Each one of these animals releases waste into the water.  It’s easy to conclude that the proportion of animal waste released into Galapagos waters that can be attributed to humans on expedition ships is infinitesimally small and that its incremental effect on the environment is literally no more than the proverbial drop in the ocean.   

A non-issue at sea, but not near towns

It’s clear that human waste released by people aboard expedition ships has no negative effect on Galapagos marine ecosystems.

However, there are waters in Galapagos that are demonstrably negatively affected by human waste.  These are found in the bays around which the main human settlements are built and where we find hotels, restaurants and more.  This is particularly the case in Puerto Ayora.  Here, approximately 15,000 people live around Academy Bay – and the town has no sewage system.  Used waters are flushed (in a best case scenario) into little more than holes dug into porous volcanic rock.  They easily flow into the bay.  Studies have shown the the levels of faecal coliform bacteria in the near shore at Academy Bay, along with other indicators of leaching sewage, are high enough to pose a risk to human and ecosystem health[2].  There has been talk about developing a functioning sewage treatment system in Galapagos for decades - but little has been done to date.  

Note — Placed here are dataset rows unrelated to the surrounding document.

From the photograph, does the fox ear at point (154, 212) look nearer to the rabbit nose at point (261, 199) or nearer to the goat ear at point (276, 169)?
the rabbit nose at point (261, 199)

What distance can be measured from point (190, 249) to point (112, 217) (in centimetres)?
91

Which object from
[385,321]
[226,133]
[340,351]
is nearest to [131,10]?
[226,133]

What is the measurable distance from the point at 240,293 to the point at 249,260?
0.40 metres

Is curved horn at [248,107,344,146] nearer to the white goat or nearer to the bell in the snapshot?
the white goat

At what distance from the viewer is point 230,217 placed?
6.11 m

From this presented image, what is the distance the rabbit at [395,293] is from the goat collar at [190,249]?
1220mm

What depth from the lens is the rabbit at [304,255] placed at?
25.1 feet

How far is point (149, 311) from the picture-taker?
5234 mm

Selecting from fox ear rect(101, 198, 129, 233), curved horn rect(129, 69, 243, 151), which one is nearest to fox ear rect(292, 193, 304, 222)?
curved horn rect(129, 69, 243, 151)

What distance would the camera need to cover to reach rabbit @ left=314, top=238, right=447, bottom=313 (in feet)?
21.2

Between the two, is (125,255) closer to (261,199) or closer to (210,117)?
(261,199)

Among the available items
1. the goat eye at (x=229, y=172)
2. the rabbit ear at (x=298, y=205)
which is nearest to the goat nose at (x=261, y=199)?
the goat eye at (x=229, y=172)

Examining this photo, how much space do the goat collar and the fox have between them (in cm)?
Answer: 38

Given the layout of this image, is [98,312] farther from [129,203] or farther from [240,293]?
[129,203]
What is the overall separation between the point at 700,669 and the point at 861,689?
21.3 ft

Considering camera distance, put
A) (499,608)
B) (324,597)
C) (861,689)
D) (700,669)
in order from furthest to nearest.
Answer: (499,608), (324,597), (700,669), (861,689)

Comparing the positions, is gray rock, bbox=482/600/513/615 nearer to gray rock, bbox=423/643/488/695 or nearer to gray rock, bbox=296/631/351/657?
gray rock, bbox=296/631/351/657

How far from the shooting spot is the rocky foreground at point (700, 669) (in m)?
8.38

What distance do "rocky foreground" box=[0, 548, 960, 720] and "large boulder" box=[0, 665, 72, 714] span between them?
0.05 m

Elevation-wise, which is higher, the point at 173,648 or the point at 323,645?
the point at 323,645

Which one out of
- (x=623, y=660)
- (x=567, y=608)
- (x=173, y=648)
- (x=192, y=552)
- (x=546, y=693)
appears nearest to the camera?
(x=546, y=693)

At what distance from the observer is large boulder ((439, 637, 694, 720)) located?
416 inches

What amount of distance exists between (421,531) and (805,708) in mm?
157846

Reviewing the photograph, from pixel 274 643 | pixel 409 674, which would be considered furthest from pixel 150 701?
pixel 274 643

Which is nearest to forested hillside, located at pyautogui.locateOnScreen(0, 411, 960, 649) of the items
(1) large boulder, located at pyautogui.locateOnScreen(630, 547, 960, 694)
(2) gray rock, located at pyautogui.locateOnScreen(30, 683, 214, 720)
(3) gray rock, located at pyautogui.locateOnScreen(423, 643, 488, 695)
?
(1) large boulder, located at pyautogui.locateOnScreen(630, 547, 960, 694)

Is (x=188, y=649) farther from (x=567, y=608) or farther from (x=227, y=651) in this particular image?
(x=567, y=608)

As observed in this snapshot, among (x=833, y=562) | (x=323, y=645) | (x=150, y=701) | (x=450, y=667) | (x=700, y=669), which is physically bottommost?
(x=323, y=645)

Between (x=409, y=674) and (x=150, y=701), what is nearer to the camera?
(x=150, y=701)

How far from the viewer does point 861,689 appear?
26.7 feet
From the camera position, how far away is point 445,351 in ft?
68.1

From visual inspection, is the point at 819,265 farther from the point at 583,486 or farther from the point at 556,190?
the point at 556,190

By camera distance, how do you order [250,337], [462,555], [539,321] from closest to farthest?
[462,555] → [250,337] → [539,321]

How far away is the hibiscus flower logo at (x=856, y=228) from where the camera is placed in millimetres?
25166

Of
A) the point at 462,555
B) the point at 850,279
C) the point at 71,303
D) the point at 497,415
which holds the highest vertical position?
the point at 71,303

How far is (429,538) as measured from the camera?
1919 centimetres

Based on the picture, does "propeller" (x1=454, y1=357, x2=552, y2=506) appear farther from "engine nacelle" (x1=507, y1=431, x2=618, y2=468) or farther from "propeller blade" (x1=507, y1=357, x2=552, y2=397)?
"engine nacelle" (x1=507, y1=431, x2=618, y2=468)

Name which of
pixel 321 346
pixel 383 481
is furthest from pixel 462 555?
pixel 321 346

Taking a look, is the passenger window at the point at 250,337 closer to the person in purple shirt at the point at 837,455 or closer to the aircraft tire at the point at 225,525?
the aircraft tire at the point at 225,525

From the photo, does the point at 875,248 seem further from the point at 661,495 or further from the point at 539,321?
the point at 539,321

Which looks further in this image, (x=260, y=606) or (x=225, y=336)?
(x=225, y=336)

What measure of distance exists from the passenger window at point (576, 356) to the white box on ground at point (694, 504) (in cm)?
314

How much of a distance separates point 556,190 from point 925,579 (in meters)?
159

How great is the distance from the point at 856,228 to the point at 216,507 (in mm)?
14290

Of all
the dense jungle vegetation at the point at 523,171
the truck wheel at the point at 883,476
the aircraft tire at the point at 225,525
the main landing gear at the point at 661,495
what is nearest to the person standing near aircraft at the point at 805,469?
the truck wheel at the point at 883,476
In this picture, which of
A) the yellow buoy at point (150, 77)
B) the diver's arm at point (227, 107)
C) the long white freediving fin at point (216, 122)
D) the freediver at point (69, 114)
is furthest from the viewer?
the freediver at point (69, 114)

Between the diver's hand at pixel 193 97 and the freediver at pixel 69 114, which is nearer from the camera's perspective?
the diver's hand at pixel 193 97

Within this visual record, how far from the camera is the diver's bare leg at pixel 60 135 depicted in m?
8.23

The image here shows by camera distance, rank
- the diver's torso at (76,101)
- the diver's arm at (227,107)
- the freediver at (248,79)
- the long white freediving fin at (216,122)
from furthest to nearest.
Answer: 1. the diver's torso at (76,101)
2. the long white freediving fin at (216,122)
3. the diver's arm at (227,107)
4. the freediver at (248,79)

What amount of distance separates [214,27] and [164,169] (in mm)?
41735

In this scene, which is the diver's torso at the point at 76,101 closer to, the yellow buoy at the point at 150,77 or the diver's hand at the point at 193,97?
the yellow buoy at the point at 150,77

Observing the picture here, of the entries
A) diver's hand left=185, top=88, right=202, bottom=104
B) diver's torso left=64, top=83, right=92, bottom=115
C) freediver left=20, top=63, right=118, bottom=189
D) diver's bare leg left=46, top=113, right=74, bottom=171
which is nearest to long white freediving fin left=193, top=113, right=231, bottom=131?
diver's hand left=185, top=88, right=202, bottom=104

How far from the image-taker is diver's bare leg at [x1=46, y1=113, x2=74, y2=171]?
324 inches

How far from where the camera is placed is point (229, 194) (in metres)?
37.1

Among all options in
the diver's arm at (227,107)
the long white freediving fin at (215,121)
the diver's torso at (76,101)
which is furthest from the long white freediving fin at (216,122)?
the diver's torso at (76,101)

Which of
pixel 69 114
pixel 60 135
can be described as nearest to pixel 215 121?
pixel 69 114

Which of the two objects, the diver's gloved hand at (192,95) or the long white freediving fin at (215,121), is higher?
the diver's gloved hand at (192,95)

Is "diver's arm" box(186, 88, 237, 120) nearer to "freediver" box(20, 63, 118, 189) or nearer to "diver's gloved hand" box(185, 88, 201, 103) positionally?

So, rest assured, your time aboard your expedition ship is not contributing to the contamination of pristine Galapagos waters. 


[1] 65 ships, with an average capacity of about 25 guests, a 1:2 ratio of crew to guests and an average occupancy rate of about 75% means that, on any given day in Galapagos, there are a little over 1,800 guest and crew members on Galapagos expedition ships.

[2] Mateus, C.; Guerrero, C.A.; Quezada, G.; Lara, D.; Ochoa-Herrera, V. An Integrated Approach for Evaluating Water Quality between 2007–2015 in Santa Cruz Island in the Galapagos Archipelago. Water 201911, 937.